The problem (or rather, what may make this confusing) is that your thought experiment is not actually that trivial to turn into a real experiment. The simple capacitor experiments involve hooking up the cap to a near constant voltage source, which will give you the well-known charging graphs (charging current starts out high, then decreases).

Anyways, let's say you do have a constant current source to charge your caps with. If you charge C1 at 1A for 1s, you put 1C of charge on it. If you charge C2 at 2A for 1s, you put 2C of charge on it.

If you then disconnect the current source, the voltage between the two leads will be determined by the capacitance: If C1 ends up at 100V, that means it has a capacitance of 1C/100V = 10mF. If C2 ends up at 10V, it has a capacitance of 2C/10V = 200mF.

(For an explanation of the energy issues involved, see Dave Tweed's answer.)


One ampere is one coulomb per second, yes. Therefore, one coulomb is one amp-second.

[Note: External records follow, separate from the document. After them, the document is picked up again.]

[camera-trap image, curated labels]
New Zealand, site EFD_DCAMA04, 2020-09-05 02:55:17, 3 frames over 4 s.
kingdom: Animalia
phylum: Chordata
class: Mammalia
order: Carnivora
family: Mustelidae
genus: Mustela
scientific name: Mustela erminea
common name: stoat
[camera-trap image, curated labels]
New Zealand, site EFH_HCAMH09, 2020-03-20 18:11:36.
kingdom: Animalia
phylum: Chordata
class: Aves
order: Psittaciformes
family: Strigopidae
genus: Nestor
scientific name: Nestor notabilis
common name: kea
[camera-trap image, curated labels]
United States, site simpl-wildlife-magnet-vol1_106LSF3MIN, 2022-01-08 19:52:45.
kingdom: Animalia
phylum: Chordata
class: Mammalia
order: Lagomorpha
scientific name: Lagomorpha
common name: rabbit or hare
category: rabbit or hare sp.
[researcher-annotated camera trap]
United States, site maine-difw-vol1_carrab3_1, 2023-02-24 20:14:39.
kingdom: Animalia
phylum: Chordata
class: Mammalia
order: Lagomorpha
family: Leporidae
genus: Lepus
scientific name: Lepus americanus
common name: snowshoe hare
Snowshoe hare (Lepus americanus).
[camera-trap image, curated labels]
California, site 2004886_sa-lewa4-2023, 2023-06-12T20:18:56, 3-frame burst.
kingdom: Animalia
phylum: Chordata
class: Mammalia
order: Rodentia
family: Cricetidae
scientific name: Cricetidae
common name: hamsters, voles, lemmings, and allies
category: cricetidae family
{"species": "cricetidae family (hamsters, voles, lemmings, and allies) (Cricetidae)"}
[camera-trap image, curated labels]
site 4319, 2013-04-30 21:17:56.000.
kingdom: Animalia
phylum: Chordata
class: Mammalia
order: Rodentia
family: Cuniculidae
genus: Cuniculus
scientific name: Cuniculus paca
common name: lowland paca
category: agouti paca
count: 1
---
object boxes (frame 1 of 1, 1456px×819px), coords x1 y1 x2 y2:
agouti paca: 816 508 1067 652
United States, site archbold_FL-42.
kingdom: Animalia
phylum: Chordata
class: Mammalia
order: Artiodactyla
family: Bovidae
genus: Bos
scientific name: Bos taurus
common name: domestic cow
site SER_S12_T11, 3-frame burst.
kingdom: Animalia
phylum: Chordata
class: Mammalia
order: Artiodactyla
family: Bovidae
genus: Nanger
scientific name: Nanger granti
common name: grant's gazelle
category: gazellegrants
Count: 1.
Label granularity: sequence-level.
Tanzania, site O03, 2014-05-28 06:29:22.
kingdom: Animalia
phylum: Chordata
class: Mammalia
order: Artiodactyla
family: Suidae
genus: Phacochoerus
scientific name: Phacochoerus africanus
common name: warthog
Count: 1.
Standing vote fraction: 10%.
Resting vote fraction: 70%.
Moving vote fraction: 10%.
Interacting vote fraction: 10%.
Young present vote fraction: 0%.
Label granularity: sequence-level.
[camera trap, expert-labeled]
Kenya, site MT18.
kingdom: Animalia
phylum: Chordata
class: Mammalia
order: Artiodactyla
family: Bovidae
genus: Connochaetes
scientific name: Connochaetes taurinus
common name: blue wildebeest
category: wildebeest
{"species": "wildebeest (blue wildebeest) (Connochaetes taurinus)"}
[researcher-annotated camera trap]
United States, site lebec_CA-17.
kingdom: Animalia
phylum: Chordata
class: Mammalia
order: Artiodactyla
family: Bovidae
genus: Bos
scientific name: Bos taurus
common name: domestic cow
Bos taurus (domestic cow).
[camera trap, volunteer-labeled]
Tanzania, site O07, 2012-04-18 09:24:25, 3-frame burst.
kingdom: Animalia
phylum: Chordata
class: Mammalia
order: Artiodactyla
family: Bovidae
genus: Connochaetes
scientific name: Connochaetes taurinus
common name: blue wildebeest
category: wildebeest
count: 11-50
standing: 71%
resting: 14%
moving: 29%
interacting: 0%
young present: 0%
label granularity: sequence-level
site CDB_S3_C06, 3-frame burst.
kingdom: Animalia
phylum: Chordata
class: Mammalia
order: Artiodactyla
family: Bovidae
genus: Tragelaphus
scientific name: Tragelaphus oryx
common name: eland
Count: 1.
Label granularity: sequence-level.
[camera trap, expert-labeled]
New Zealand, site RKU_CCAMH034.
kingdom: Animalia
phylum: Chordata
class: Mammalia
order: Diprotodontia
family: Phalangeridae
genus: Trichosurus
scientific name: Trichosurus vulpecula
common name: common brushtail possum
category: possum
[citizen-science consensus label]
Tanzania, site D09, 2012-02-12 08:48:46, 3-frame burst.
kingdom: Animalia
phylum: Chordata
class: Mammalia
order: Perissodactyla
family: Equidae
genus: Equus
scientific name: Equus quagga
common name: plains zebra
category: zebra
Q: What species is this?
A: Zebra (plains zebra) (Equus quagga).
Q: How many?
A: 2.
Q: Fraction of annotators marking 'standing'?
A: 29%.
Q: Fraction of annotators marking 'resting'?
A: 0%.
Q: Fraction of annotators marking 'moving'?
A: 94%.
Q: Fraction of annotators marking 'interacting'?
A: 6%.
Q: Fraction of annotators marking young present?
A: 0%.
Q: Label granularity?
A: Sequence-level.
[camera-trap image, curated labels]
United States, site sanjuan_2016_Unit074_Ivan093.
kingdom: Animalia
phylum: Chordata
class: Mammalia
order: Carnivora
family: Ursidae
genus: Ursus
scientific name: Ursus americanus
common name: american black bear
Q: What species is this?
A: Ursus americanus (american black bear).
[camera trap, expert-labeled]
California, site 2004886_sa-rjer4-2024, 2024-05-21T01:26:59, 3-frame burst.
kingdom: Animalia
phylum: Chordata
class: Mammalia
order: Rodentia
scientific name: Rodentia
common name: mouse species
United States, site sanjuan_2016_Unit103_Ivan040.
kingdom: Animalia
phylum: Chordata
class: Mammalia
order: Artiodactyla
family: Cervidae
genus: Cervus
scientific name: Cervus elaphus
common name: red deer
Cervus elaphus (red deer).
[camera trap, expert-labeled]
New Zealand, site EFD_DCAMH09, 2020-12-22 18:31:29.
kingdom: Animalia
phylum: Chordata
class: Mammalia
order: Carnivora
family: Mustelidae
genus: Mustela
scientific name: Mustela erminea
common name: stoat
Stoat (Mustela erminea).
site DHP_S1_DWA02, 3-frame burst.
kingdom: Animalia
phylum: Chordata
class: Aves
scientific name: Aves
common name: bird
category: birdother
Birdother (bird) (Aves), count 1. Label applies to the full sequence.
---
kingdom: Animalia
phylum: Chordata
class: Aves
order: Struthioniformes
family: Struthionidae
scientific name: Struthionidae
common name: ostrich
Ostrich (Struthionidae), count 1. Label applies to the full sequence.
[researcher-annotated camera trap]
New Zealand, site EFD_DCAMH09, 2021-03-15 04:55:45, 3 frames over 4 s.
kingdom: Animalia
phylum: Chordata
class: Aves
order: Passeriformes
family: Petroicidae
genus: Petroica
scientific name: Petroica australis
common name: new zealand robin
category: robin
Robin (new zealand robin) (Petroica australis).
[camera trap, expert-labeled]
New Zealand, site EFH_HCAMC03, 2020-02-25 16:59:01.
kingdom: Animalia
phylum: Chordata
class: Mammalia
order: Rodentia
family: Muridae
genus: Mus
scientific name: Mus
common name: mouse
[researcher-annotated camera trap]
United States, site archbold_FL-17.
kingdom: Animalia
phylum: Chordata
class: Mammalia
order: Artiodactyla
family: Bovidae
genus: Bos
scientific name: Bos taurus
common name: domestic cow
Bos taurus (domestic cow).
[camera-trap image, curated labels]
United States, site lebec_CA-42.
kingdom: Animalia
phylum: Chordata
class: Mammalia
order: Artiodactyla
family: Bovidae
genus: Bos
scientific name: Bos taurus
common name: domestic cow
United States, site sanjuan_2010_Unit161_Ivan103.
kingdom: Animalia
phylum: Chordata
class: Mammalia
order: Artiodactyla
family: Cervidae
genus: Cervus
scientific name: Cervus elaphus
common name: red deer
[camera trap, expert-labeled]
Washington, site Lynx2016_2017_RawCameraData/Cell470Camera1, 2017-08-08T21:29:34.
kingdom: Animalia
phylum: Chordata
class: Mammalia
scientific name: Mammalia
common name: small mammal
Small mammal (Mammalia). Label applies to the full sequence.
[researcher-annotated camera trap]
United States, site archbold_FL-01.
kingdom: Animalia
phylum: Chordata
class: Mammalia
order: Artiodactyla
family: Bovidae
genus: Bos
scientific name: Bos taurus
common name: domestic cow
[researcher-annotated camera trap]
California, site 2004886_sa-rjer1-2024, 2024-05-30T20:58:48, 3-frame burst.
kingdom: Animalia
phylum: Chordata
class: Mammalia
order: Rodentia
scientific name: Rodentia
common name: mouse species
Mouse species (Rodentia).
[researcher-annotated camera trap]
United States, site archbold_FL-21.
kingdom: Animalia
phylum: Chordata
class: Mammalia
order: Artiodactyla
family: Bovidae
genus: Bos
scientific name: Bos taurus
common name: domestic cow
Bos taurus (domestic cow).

The official definition of the farad is the amount of capacitance on which a charge of one coulomb will change its voltage by 1 volt.

We know that:

\$I_C = C \dfrac{dV}{dt} \$

or

\$ dV = \dfrac{I_c \cdot dt}{C}\$

Therefore:

\$ V = \dfrac{I_c \cdot t}{C} = \dfrac{Q}{C}\$ (omit the deltas for now)

\$ C = \dfrac{Q}{V}\$

Charge is charge regardless of the voltage. 1 coulomb is 1 coulomb. The capacitor voltages will vary depending on their sizes (the larger the cap, the lower the voltage a coulomb will produce).